Extracts native REST & OpenAPI testing configurations natively

05

list_cases

Discover explicit routing limits structuring ContextQA cases trees

06

list_environments

List static configurations mapping Environment target layers mapping limits

07

list_executions

Inspect deep internal interaction tracking explicit global Run chunks

08

list_projects

Identify bounded ContextQA test environments grouping automated validations

09

list_suites

Perform structural extraction matching asynchronous GUI test Suites payloads

10

trigger_run

Dispatch a live testing command routing explicit Jobs against pipelines

Example Prompts for ContextQA in Vercel AI SDK

Ready-to-use prompts you can give your Vercel AI SDK agent to start working with ContextQA immediately.

01

"List all test suites for project 'vinkius-app-prod'"

02

"Trigger a run for suite 'Checkout-Flow' in project 'vinkius-app-prod'"

03

"Show me why the last execution of project 'mobile-app' failed"
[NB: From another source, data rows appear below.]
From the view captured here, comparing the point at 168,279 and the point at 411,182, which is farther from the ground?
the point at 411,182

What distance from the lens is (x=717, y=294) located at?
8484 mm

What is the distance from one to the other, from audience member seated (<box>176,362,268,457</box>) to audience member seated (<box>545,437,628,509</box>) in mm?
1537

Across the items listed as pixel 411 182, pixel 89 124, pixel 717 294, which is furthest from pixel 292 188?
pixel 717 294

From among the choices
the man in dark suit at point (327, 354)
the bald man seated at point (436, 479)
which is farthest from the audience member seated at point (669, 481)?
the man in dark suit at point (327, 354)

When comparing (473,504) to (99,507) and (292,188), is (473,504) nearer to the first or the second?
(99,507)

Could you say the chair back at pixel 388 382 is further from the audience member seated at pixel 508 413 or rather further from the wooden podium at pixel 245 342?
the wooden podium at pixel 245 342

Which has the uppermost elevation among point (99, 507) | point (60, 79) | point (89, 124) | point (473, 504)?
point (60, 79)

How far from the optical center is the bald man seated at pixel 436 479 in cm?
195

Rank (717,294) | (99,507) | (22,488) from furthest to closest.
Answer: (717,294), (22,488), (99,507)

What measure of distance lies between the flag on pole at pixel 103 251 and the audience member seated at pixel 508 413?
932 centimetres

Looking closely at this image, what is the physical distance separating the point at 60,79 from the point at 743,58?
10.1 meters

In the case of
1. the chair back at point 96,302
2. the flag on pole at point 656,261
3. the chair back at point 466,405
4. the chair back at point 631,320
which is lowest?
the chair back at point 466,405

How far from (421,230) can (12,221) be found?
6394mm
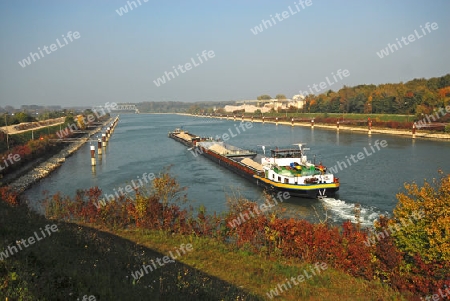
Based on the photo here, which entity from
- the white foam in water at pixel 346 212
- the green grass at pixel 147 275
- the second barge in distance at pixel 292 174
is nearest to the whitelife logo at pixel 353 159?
the second barge in distance at pixel 292 174

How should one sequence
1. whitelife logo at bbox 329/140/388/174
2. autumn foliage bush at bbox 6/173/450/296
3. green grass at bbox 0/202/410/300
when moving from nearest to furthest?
green grass at bbox 0/202/410/300
autumn foliage bush at bbox 6/173/450/296
whitelife logo at bbox 329/140/388/174

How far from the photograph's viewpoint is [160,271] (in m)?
5.53

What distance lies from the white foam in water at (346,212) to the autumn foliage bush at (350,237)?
4363mm

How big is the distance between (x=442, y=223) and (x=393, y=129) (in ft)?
123

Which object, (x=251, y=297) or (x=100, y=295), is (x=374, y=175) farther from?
(x=100, y=295)

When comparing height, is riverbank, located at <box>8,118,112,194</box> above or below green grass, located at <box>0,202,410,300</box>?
above

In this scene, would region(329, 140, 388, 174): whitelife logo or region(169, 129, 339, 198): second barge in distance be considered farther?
region(329, 140, 388, 174): whitelife logo

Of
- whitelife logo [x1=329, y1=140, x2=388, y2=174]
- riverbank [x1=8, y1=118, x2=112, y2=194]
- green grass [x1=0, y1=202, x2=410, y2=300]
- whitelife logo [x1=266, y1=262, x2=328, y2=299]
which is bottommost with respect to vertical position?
whitelife logo [x1=329, y1=140, x2=388, y2=174]

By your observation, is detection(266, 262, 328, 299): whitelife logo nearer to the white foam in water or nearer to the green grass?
the green grass

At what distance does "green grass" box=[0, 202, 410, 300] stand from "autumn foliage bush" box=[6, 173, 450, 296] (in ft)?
0.93

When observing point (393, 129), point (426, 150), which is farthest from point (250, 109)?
point (426, 150)

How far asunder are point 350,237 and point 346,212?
6.09m

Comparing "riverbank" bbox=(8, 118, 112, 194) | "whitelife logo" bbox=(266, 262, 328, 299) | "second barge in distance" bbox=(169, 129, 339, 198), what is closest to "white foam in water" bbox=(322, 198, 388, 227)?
"second barge in distance" bbox=(169, 129, 339, 198)

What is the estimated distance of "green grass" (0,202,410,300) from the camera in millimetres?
3662
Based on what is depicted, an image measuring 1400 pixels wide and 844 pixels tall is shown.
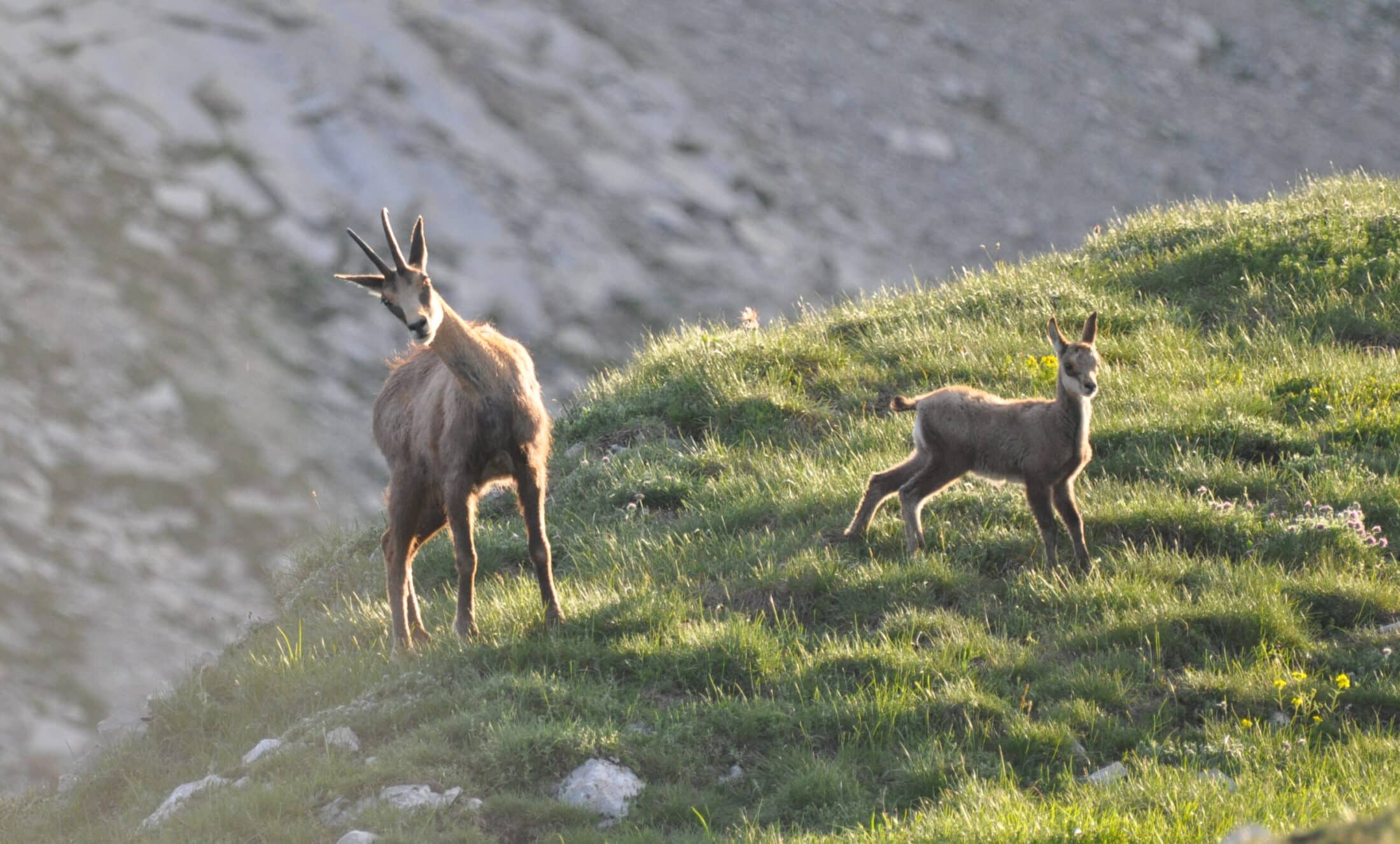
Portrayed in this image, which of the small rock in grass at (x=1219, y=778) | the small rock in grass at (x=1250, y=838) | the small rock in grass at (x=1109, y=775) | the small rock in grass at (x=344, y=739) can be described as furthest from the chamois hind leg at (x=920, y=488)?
the small rock in grass at (x=1250, y=838)

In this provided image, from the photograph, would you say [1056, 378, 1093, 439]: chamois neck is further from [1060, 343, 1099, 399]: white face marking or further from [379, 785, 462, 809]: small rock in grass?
[379, 785, 462, 809]: small rock in grass

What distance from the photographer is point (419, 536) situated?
9.21 m

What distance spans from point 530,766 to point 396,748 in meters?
0.78

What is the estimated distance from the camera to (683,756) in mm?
6938

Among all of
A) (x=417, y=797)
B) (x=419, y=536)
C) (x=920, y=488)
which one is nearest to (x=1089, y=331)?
(x=920, y=488)

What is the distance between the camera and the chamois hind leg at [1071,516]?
8414 millimetres

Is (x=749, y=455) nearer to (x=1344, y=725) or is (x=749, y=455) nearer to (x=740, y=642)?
(x=740, y=642)

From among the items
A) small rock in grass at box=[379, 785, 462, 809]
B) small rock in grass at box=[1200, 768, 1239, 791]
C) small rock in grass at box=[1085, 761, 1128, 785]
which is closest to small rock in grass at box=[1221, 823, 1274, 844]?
small rock in grass at box=[1200, 768, 1239, 791]

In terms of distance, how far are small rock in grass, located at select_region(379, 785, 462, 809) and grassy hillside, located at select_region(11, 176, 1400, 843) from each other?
0.07 meters

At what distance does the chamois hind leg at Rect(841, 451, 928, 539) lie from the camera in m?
8.98

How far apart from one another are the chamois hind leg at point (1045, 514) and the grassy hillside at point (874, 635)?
16cm

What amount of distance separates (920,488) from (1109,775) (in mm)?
2805

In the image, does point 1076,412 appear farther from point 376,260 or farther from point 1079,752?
point 376,260

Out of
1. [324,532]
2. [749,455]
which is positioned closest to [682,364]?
[749,455]
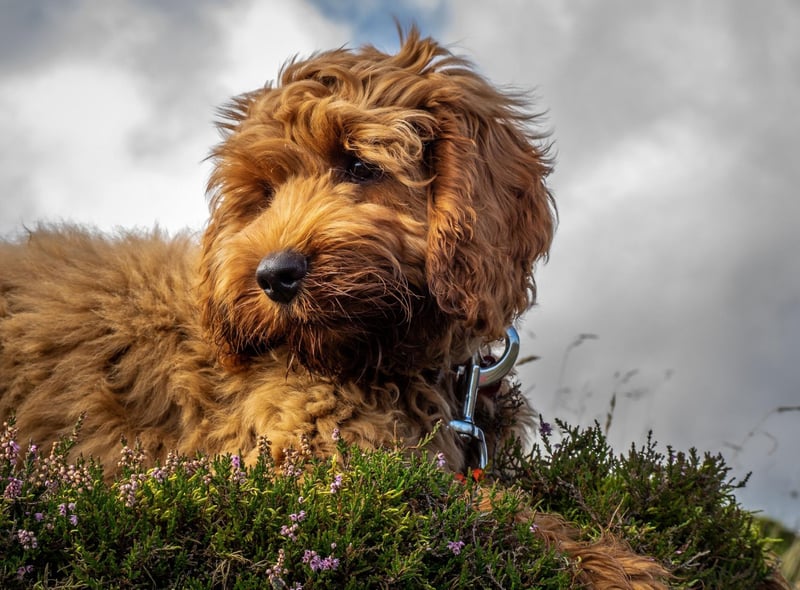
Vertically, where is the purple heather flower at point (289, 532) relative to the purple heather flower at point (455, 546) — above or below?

Troubleshooting ContextQA MCP Server with Vercel AI SDK

Common issues when connecting ContextQA to Vercel AI SDK through the Vinkius, and how to resolve them.

01

createMCPClient is not a function

Install: npm install @ai-sdk/mcp

ContextQA + Vercel AI SDK FAQ

Common questions about integrating ContextQA MCP Server with Vercel AI SDK.

01

How does the Vercel AI SDK connect to MCP servers?

Import createMCPClient from @ai-sdk/mcp and pass the server URL. The SDK discovers all tools and provides typed TypeScript interfaces for each one.
02

Can I use MCP tools in Edge Functions?

Yes. The AI SDK is fully edge-compatible. MCP connections work on Vercel Edge Functions, Cloudflare Workers, and similar runtimes.
03

Does it support streaming tool results?

Yes. The SDK provides streaming primitives like useChat and streamText that handle tool calls and display results progressively in the UI.

Connect ContextQA to Vercel AI SDK

Get your token, paste the configuration, and start using 10 tools in under 2 minutes. No API key management needed.